Handball RHEINPFALZ Plus Artikel Dansenberger Perspektivteam im Abstiegssog

Nuno Rebelo (links, hier noch im Trikot des TuS Dansenberg) kehrte mit Homburg an seine alte Wirkungsstätte zurück und überzeugt
Nuno Rebelo (links, hier noch im Trikot des TuS Dansenberg) kehrte mit Homburg an seine alte Wirkungsstätte zurück und überzeugte dort.

Im Saar-Pfalz-Derby der Handball-Oberliga musste sich der TuS Dansenberg II am Samstag dem ambitionierten TV Homburg erwartungsgemäß geschlagen geben. Während die Gäste nach dem 40:27 (20:13)-Erfolg weiter Richtung Meisterschaft marschieren, müssen die Schwarz-Weißen im Kampf um den Klassenerhalt jetzt schleunigst eine Schippe drauflegen.

Dass die sportliche Wiederauferstehung von Nuno Rebelo ausgerechnet an seiner alten Wirkungsstätte stattfand, passte in das aus Sicht der Homburger runde Bild eines nahezu perfekten Nachmittages. Der Linkshänder, dessen Vertrag nach einer durchwachsenen Saison bei der ersten Mannschaft des TuS Dansenberg vergangenes Jahr nicht verlängert wurde, schloss sich daraufhin dem TV Homburg an, wo er nach einer von Verletzungsproblemen geprägten Saison einen Neuanfang starten wollte. Das Verletzungspech blieb dem Portugiesen aber auch an seiner neuen Wirkungsstätte treu. Aufgrund von kleineren Wehwehchen konnte er nur unregelmäßig mit der Mannschaft trainieren und kam im bisherigen Saisonverlauf nur sporadisch zum Einsatz.

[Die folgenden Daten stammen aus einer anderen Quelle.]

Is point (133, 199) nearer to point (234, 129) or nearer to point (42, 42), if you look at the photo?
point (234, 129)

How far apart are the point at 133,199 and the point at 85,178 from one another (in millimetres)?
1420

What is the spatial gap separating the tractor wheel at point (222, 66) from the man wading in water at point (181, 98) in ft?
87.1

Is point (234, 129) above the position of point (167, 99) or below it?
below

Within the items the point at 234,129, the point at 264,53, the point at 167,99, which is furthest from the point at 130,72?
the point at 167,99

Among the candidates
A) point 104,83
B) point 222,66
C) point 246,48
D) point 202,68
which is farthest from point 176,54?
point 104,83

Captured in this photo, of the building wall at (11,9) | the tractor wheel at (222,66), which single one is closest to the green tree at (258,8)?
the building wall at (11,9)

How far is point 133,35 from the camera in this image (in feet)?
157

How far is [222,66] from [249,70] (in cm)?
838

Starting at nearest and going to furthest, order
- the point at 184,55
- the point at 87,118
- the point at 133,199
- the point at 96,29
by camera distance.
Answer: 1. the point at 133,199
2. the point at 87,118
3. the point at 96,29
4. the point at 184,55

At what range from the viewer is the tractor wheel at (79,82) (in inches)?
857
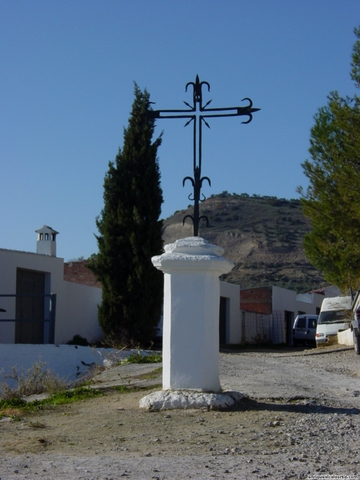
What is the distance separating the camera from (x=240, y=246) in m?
65.9

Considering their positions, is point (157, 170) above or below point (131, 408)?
above

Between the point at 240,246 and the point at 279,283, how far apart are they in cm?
957

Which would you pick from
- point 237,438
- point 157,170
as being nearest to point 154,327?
point 157,170

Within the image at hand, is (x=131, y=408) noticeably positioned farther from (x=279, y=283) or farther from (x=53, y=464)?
(x=279, y=283)

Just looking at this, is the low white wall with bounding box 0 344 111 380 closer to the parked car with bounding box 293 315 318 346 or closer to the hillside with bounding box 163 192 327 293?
the parked car with bounding box 293 315 318 346

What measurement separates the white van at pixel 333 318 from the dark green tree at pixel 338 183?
1.02 m

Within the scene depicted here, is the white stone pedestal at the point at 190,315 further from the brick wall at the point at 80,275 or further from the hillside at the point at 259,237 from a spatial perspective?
the hillside at the point at 259,237

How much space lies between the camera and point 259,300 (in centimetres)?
3888

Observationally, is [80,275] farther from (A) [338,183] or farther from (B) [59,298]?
(A) [338,183]

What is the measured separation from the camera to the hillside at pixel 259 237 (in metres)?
58.7

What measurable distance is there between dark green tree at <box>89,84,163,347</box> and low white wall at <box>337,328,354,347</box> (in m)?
5.83

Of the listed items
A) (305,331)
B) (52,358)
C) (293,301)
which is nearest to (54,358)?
(52,358)

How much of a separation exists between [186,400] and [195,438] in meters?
1.16

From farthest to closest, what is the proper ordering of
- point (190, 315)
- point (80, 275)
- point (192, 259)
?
1. point (80, 275)
2. point (190, 315)
3. point (192, 259)
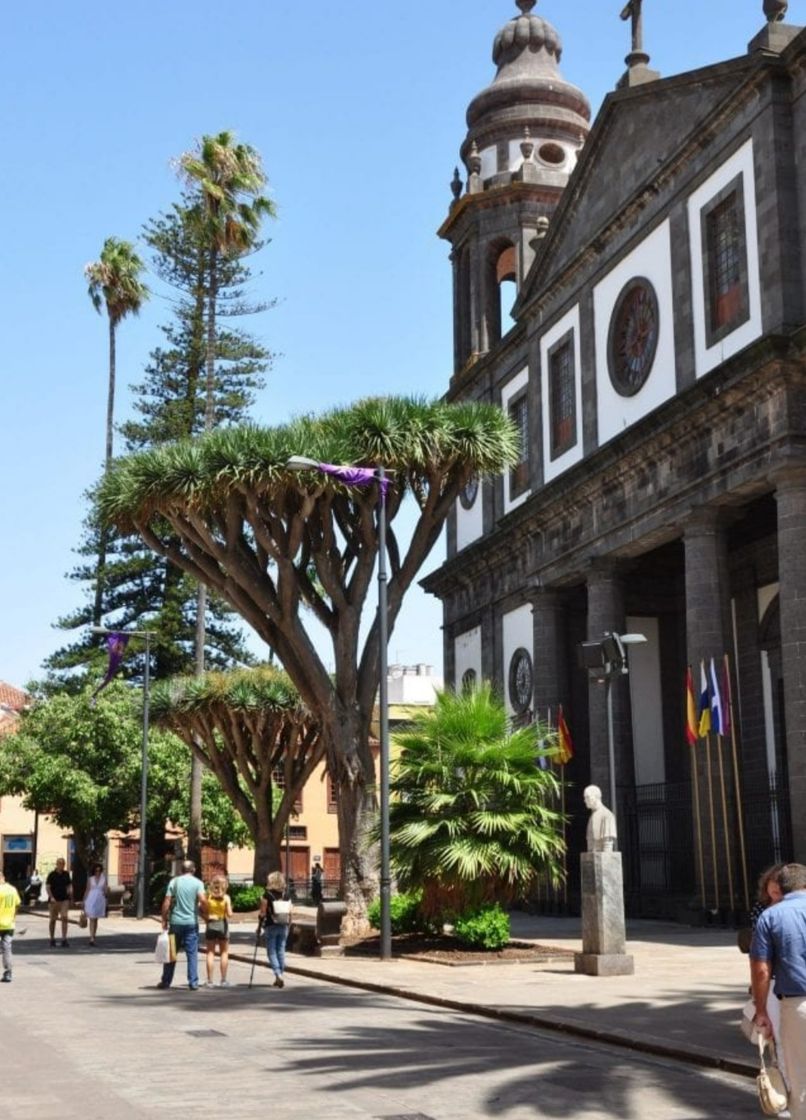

An seiner alten Wirkungsstätte zeigte Rebelo nun, warum er vor Saisonbeginn als einer der Königstransfers der Saarländer galt. Rebelo erzielte acht Tore und war damit nach Ex-Nationalspieler Yves Kunkel (14) der erfolgreichste Schütze seiner Mannschaft. „Das war sehr wichtig für ihn, da er bislang verletzungsbedingt noch nicht so in die Saison gefunden hat“, betonte TVH-Coach Steffen Ecker, der mit Henning Huber einen weiteren ehemaligen Dansenberger zwischen die Pfosten beorderte. Huber spielte 60 Minuten durch, ohne dabei zu glänzen.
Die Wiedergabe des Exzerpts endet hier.